[quarterwave]

Why is the muonic hydrogen required?

From the Bohr formula the Rydberg energy of the muonic hydrogen would be some 200 times larger than regular hydrogen. Anyone know how that plays a role?

It can't be sqrt(spring/mass) for vibration since the proton is anyway already some 2000x heavier than the electron. Unless spring somehow depended on the Rydberg energy, which is possible since the P.E-K.E would depend on mass via the K.E.

[alhw]

The decrease in potential energy upon vdW bond formation in reactions with typical hydrogen isotopes dominates the negligible gains in vibrational zero-point energy from reactants to products. With the muonic hydrogen substitution, the authors claim instead that the driving force for "bond formation" results from a decrease in zero-point energy which compensates for the expected losses in potential energy.

[gus_massa]

I have a few published articles in quantum chemistry, and I barely can understand your explanation. It feels right, but I think I need to take 30 minutes to try to understand the details. Can you explain this like I'm a graduate student with only 3 years in the university, please?

[alhw]

The authors of the article in topic provide a more coherent explanation than I could ever articulate:

>> Conventionally, the formation of chemical bonds is due to a decrease in potential energy (PE), often accompanied by small increases in vibrational zero point energy (ZPE). In principle, this basic mechanism can be completely reversed, wherein chemical bonds may even be formed by an increase in PE if there is a sufficiently compensating decrease in vibrational ZPE, giving rise to what has been coined “vibrational bonding” of molecules stabilized at saddle-point barriers on a potential energy surface (PES), far away from potential minima.

[gus_massa]

Thanks. But I think your previous comment has an interesting point about why muons are different than electrons. I'm not sure because I hadn't made the calculations, so any confirmation or refutation is welcome. Let's try:

When two normal molecules, with electrons, are close, they can form different kind of bonds. The weakest bond is the "van der Waals" bond. It's caused because the electrons of the molecules change their position slightly due to the presence of the other molecule.

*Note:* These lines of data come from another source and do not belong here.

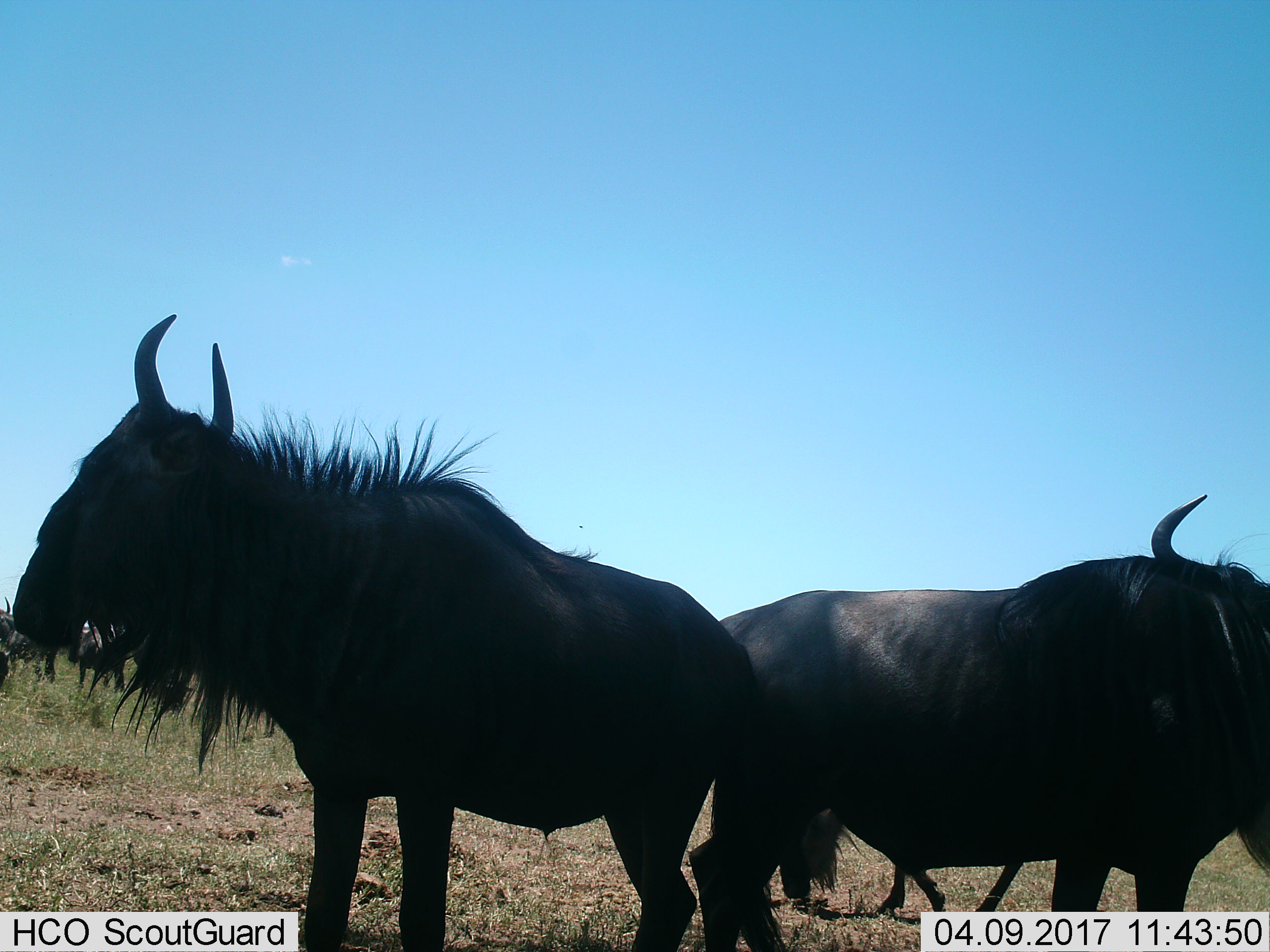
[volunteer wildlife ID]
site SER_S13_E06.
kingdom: Animalia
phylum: Chordata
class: Mammalia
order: Artiodactyla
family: Bovidae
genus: Connochaetes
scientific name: Connochaetes taurinus taurinus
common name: blue wildebeest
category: wildebeestblue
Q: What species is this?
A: Wildebeestblue (blue wildebeest) (Connochaetes taurinus taurinus).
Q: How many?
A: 4.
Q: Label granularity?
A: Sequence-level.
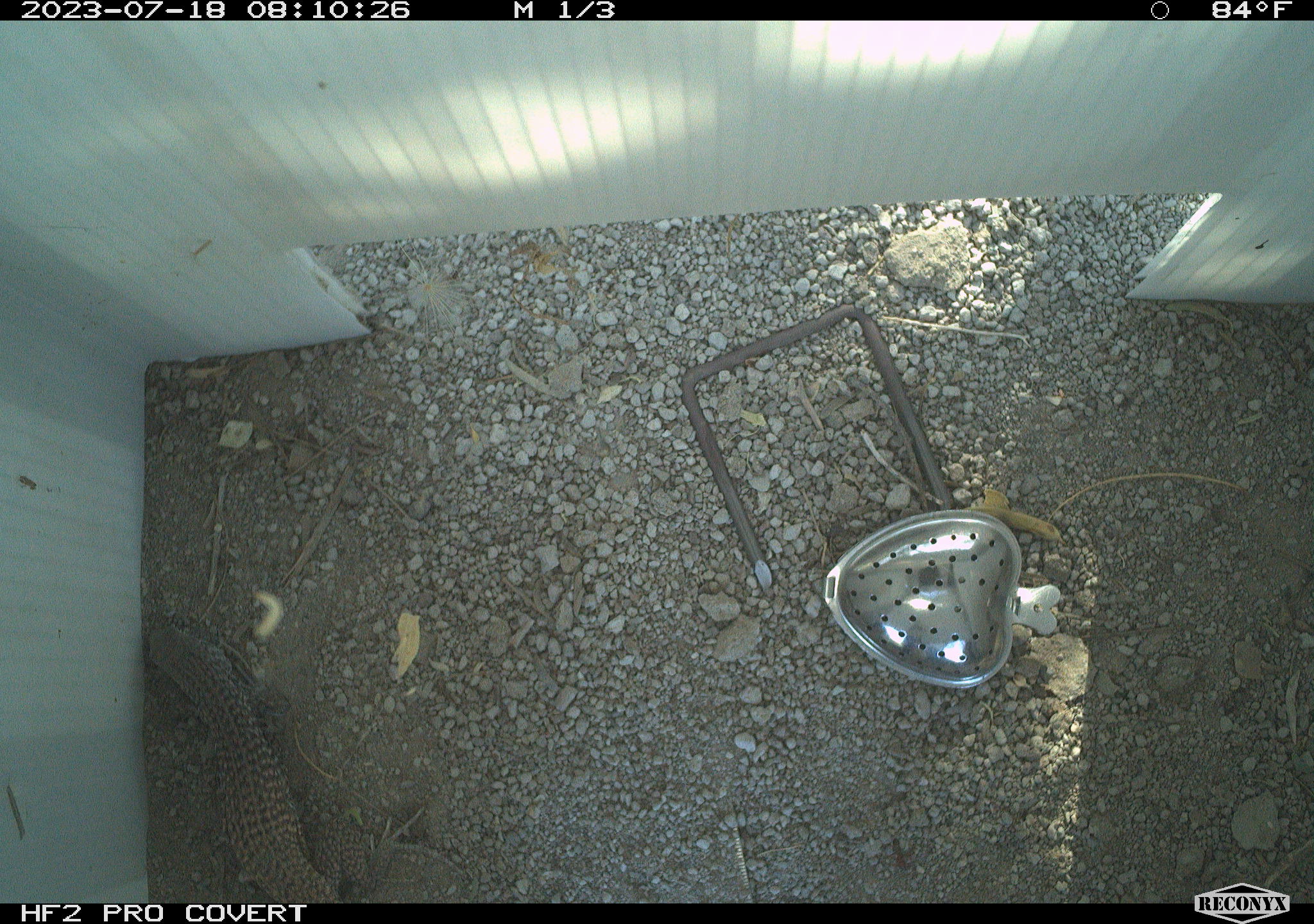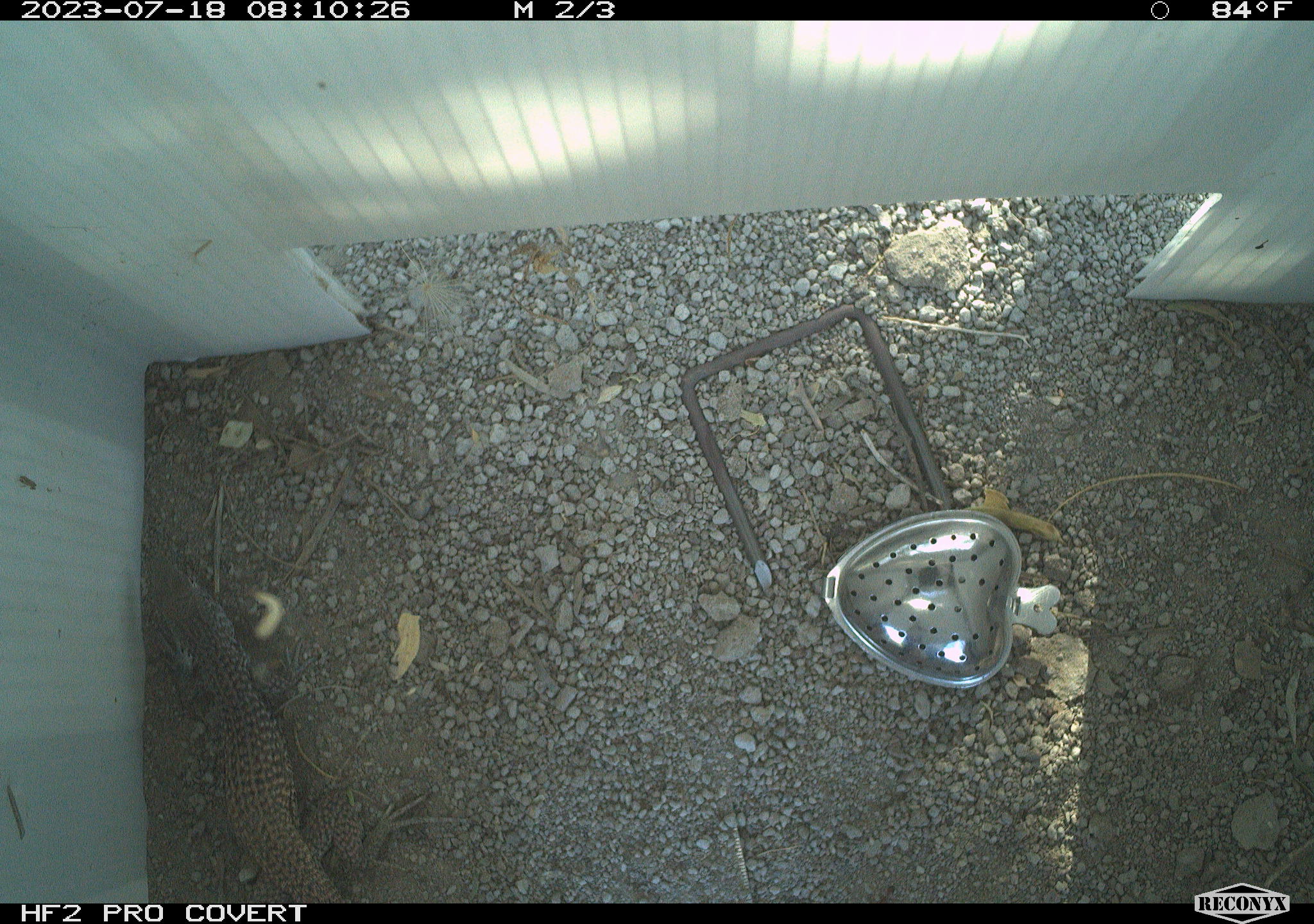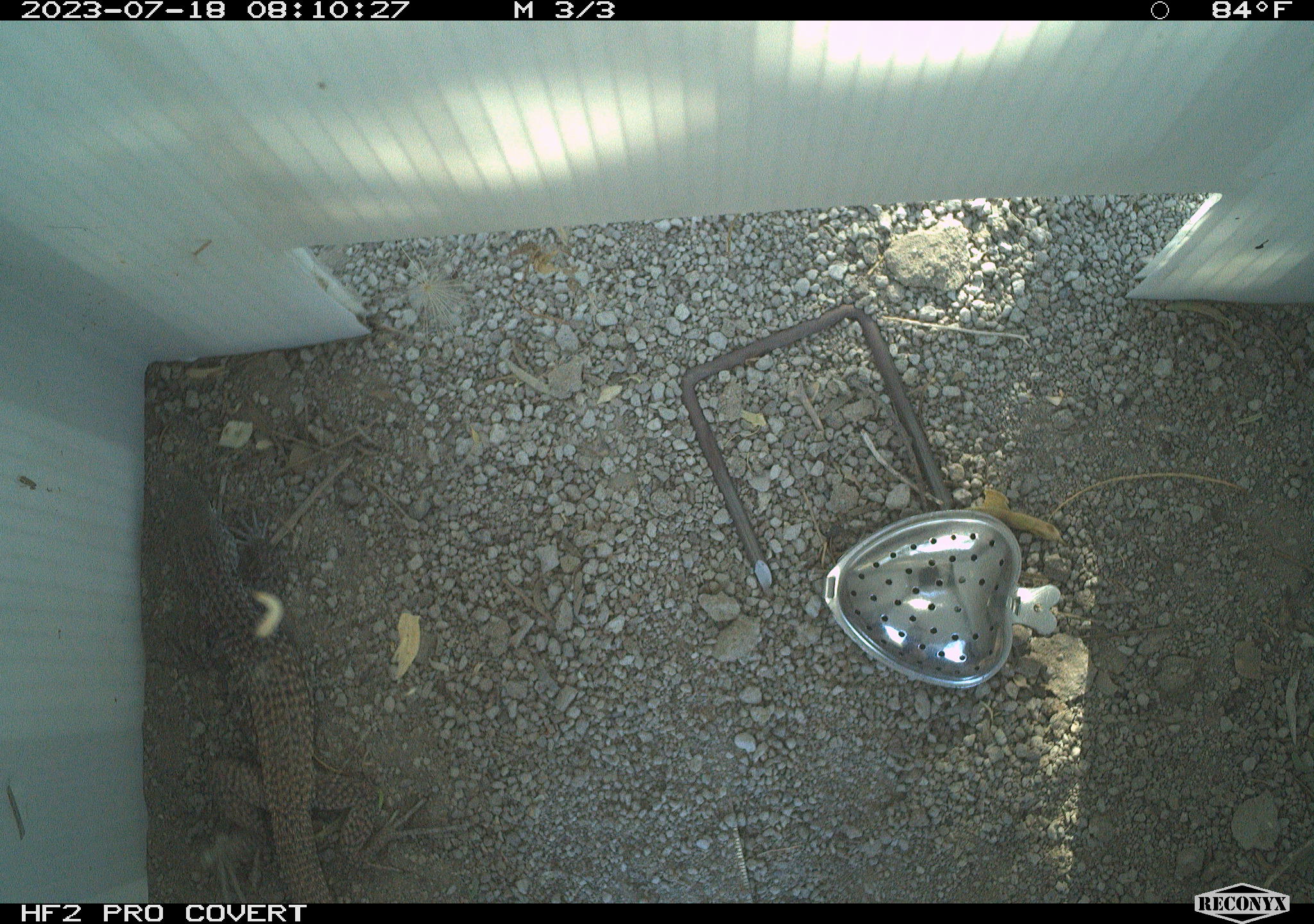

In this experiment they only replace the electron of a hydrogen atom by a muon. The muons have much more mass than the electrons, so the radius of the orbit is much smaller. (They are quantum particles, so they don't have orbits, but please forgive this technical detail.) As the orbits are smaller, the displacement caused by the other molecule is smaller, so the van der Walls force is smaller.

In the normal (electron) case the van der Walls force cause the formation of the intermediate molecule. In this case (muon) the van der Waals forcé is so weak that other effects are more important.

[I left out the part about zero point energy. It's also interesting but this explanation is becoming larger than the article :) .]

[sp332]

It's the proton that is replaced, not the electron.

[gus_massa]

Ups! :( You are right and now I'm confused.

[quarterwave]

Thanks for both explanations.

[tjradcliffe]

This is muonium: anti-proton plus electron, not muonic hydrogen (proton plus muon). I made the same mistake: it's a very poorly written article.

[quarterwave]

Thanks for pointing this out.

The role of muon instead of proton could be: (i) to make the bond detectable as the muon decays, or (ii) 10X lighter mass of muonium compared to regular hydrogen leads to a dynamical regime with saddle points in P.E vs K.E (as pointed out earlier).